* [WORK TO COMPLETE]:
What you return must match the records below character for character, except that no picture appears.

*** DATA ***

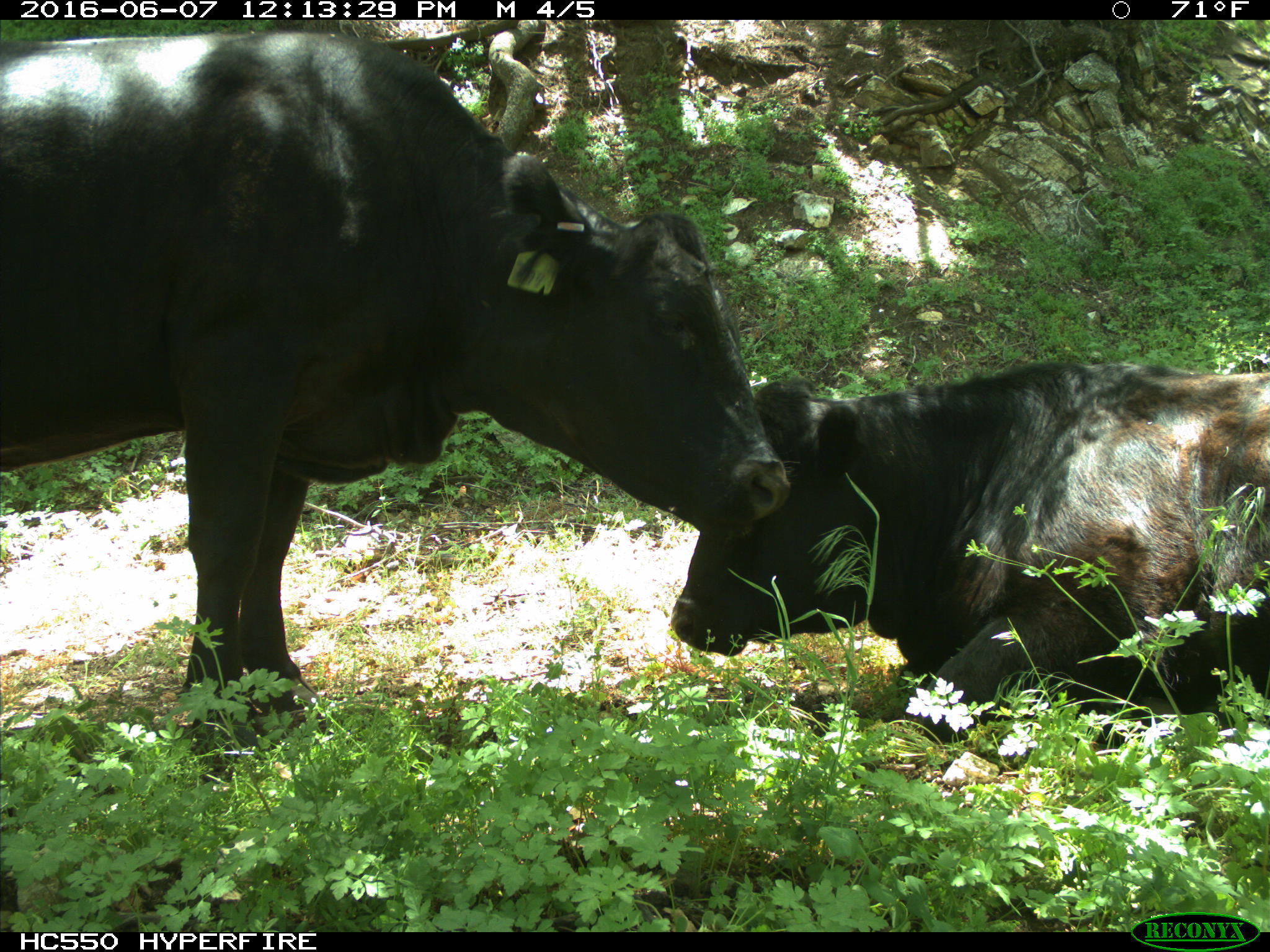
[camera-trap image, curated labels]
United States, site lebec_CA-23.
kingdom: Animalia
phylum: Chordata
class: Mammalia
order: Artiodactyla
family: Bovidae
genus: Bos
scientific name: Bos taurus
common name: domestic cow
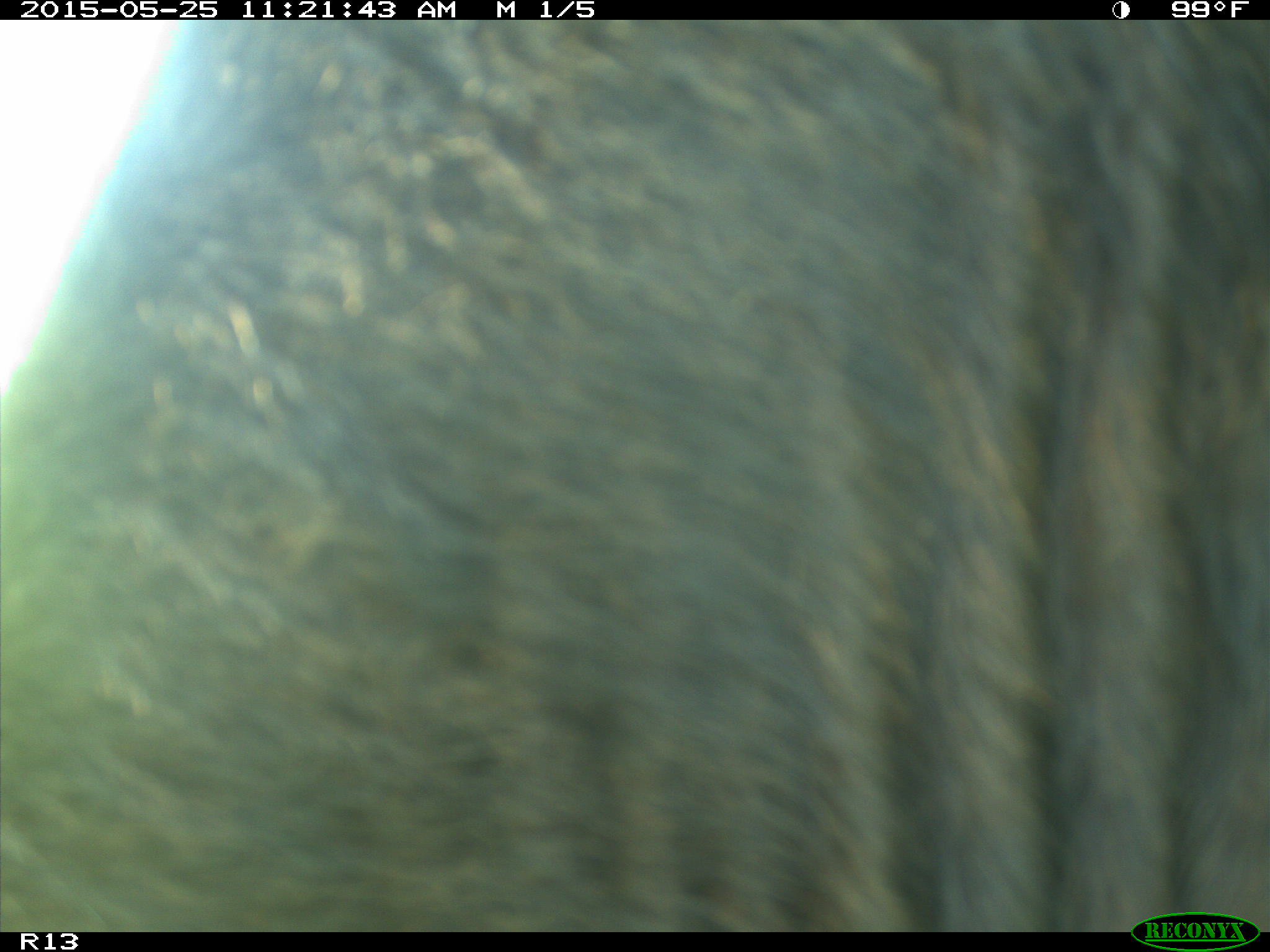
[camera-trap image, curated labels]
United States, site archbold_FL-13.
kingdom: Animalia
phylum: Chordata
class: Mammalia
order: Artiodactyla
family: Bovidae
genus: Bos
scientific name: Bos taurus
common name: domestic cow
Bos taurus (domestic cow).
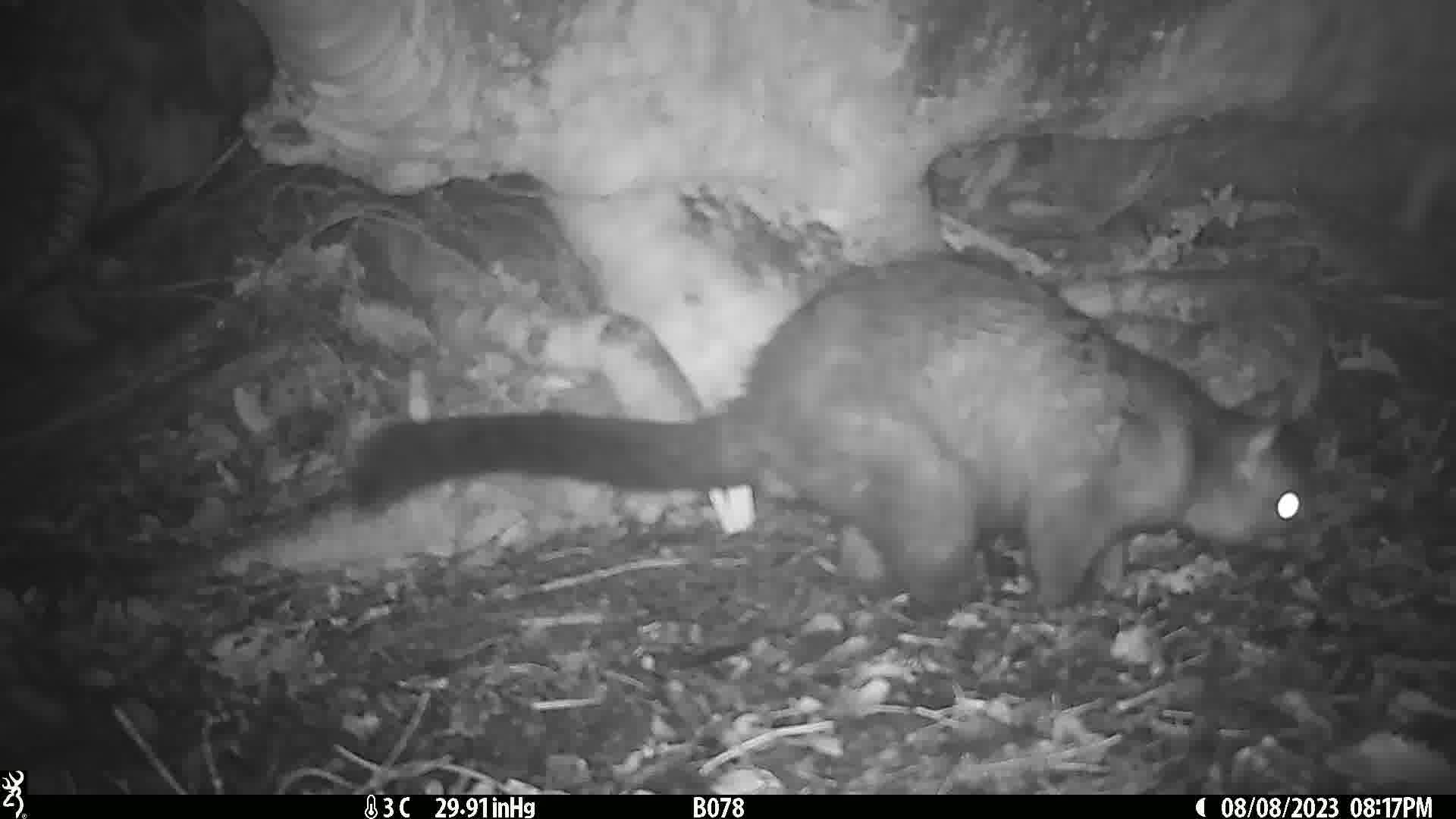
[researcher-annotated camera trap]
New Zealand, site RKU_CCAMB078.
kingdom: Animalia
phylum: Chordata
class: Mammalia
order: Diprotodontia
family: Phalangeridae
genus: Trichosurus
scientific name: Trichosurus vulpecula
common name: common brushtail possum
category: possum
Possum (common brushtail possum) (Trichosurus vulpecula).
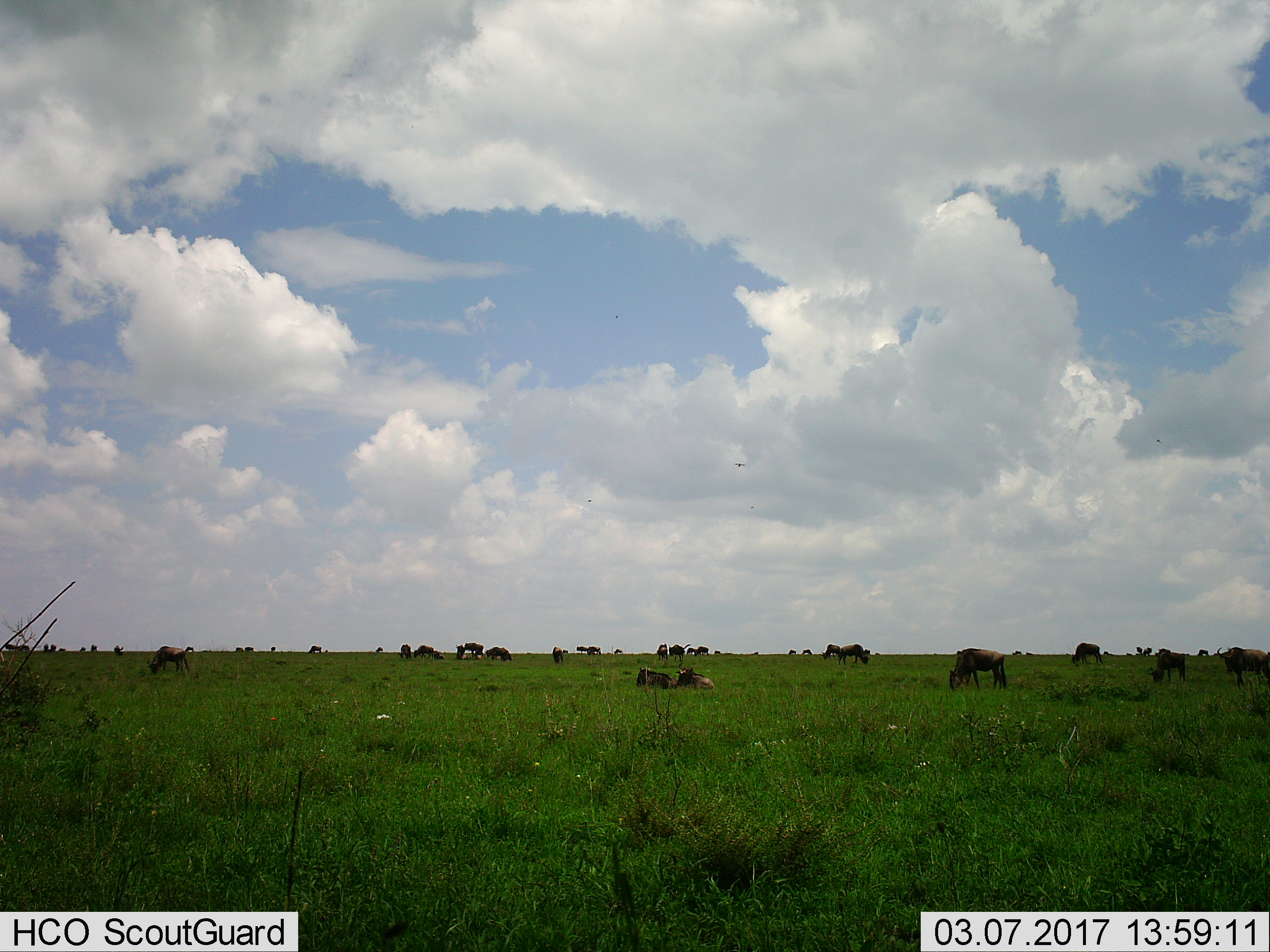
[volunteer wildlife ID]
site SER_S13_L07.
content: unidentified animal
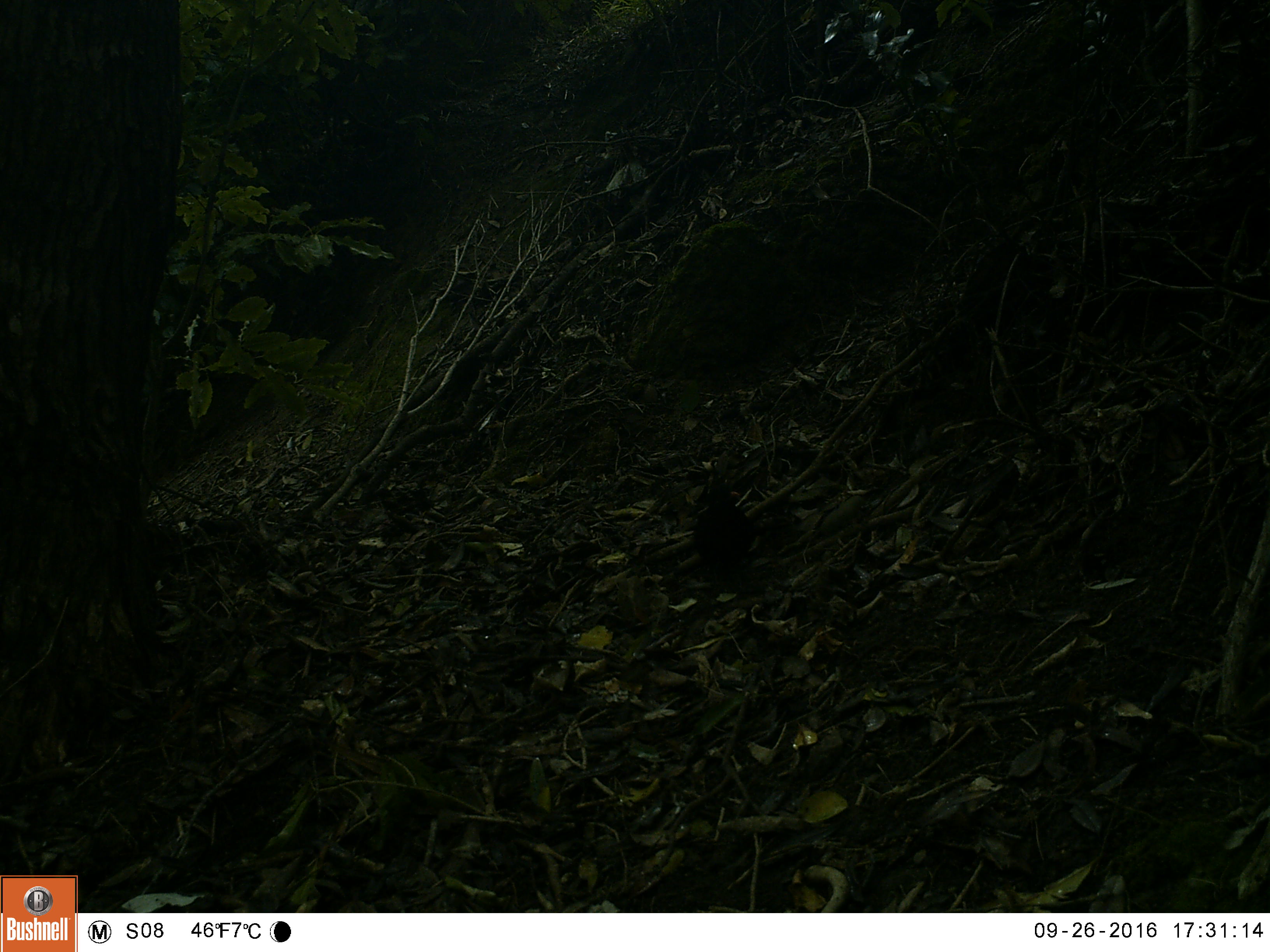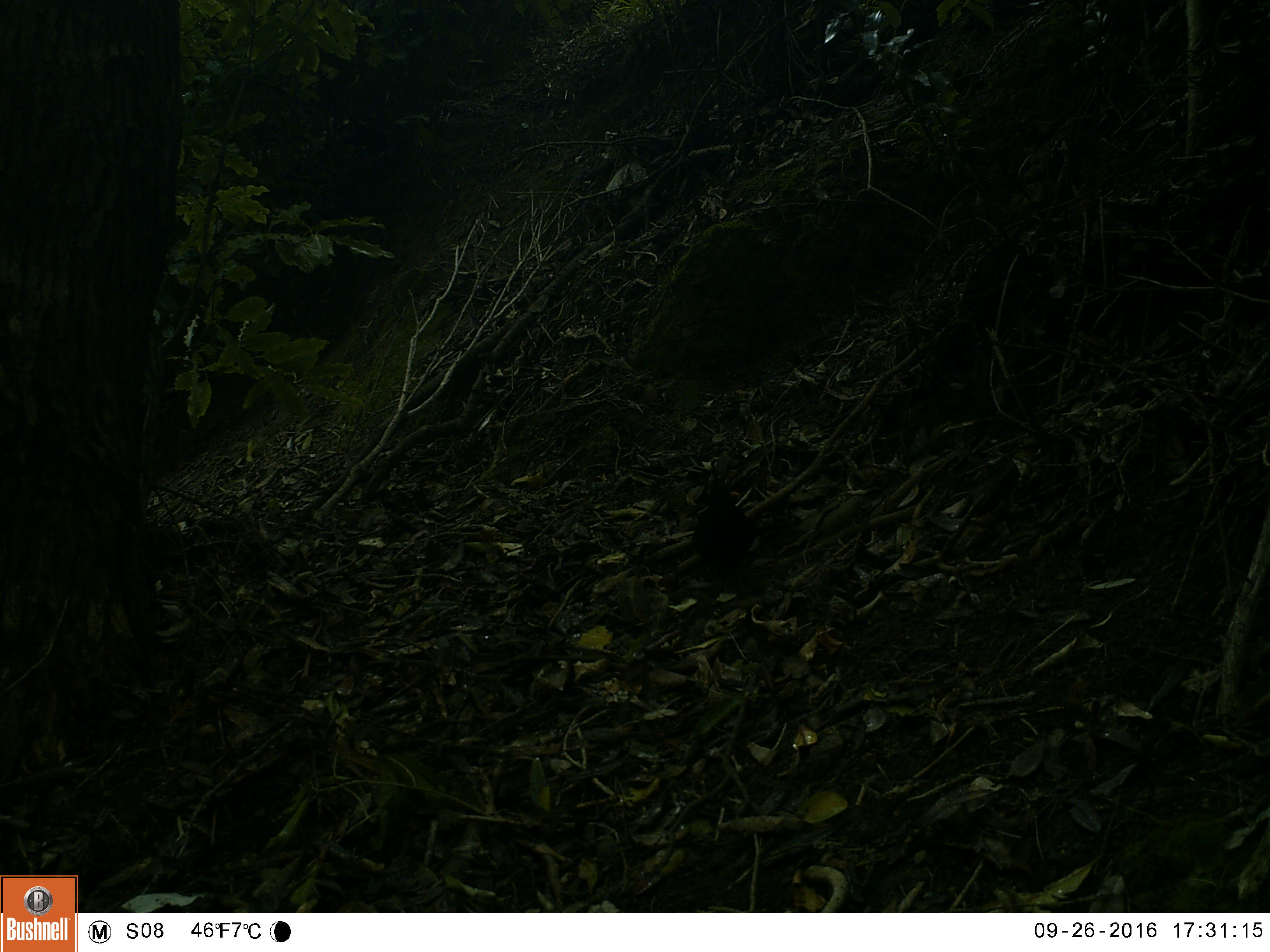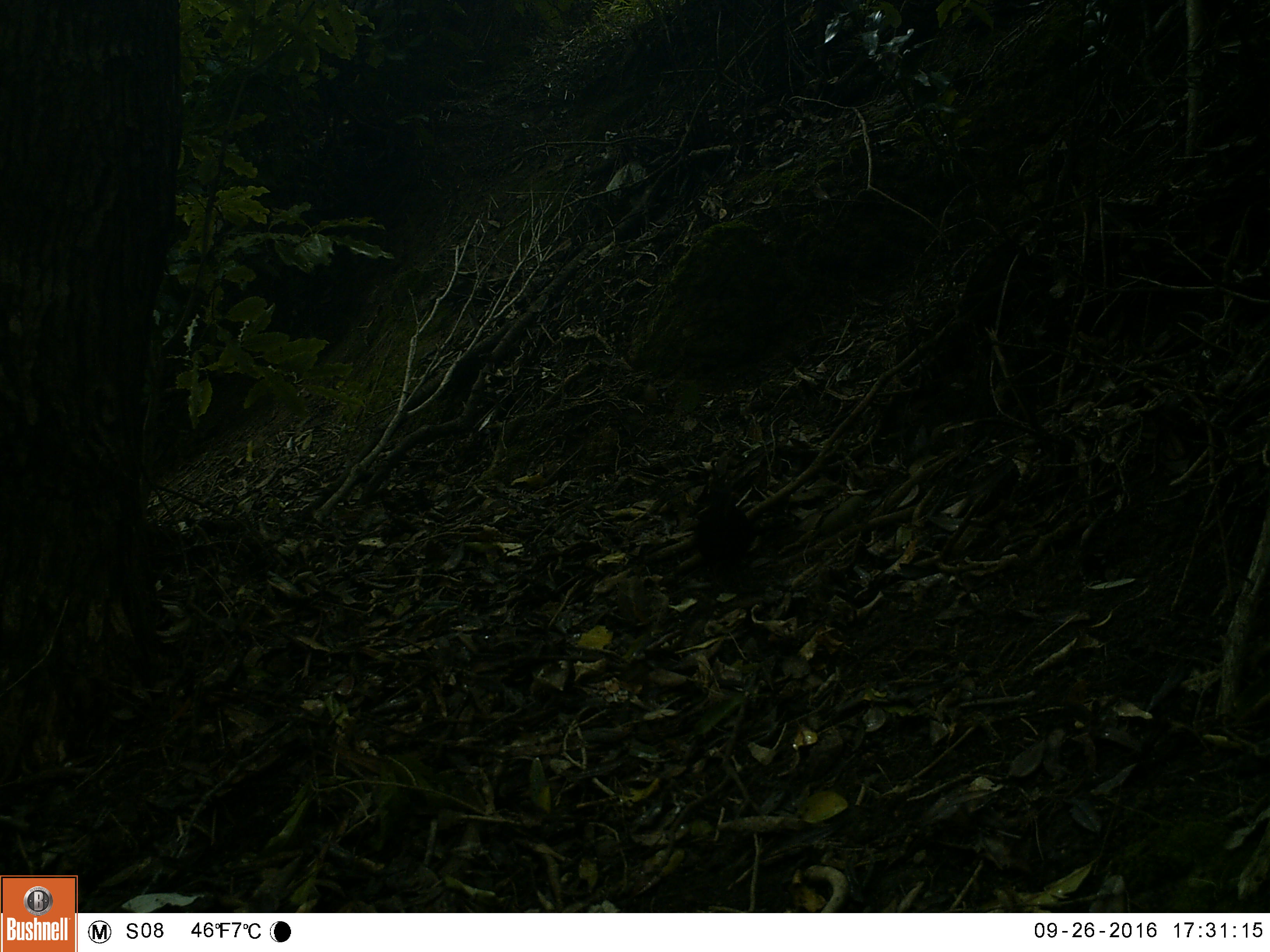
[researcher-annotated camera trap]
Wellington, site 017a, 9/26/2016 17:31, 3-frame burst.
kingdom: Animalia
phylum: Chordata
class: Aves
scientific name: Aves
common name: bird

*** End of DATA ***

* [TASK RESULT]:
[camera-trap image, curated labels]
United States, site lebec_CA-23.
kingdom: Animalia
phylum: Chordata
class: Mammalia
order: Artiodactyla
family: Bovidae
genus: Bos
scientific name: Bos taurus
common name: domestic cow
[camera-trap image, curated labels]
United States, site archbold_FL-13.
kingdom: Animalia
phylum: Chordata
class: Mammalia
order: Artiodactyla
family: Bovidae
genus: Bos
scientific name: Bos taurus
common name: domestic cow
Bos taurus (domestic cow).
[researcher-annotated camera trap]
New Zealand, site RKU_CCAMB078.
kingdom: Animalia
phylum: Chordata
class: Mammalia
order: Diprotodontia
family: Phalangeridae
genus: Trichosurus
scientific name: Trichosurus vulpecula
common name: common brushtail possum
category: possum
Possum (common brushtail possum) (Trichosurus vulpecula).
[volunteer wildlife ID]
site SER_S13_L07.
content: unidentified animal
[researcher-annotated camera trap]
Wellington, site 017a, 9/26/2016 17:31, 3-frame burst.
kingdom: Animalia
phylum: Chordata
class: Aves
scientific name: Aves
common name: bird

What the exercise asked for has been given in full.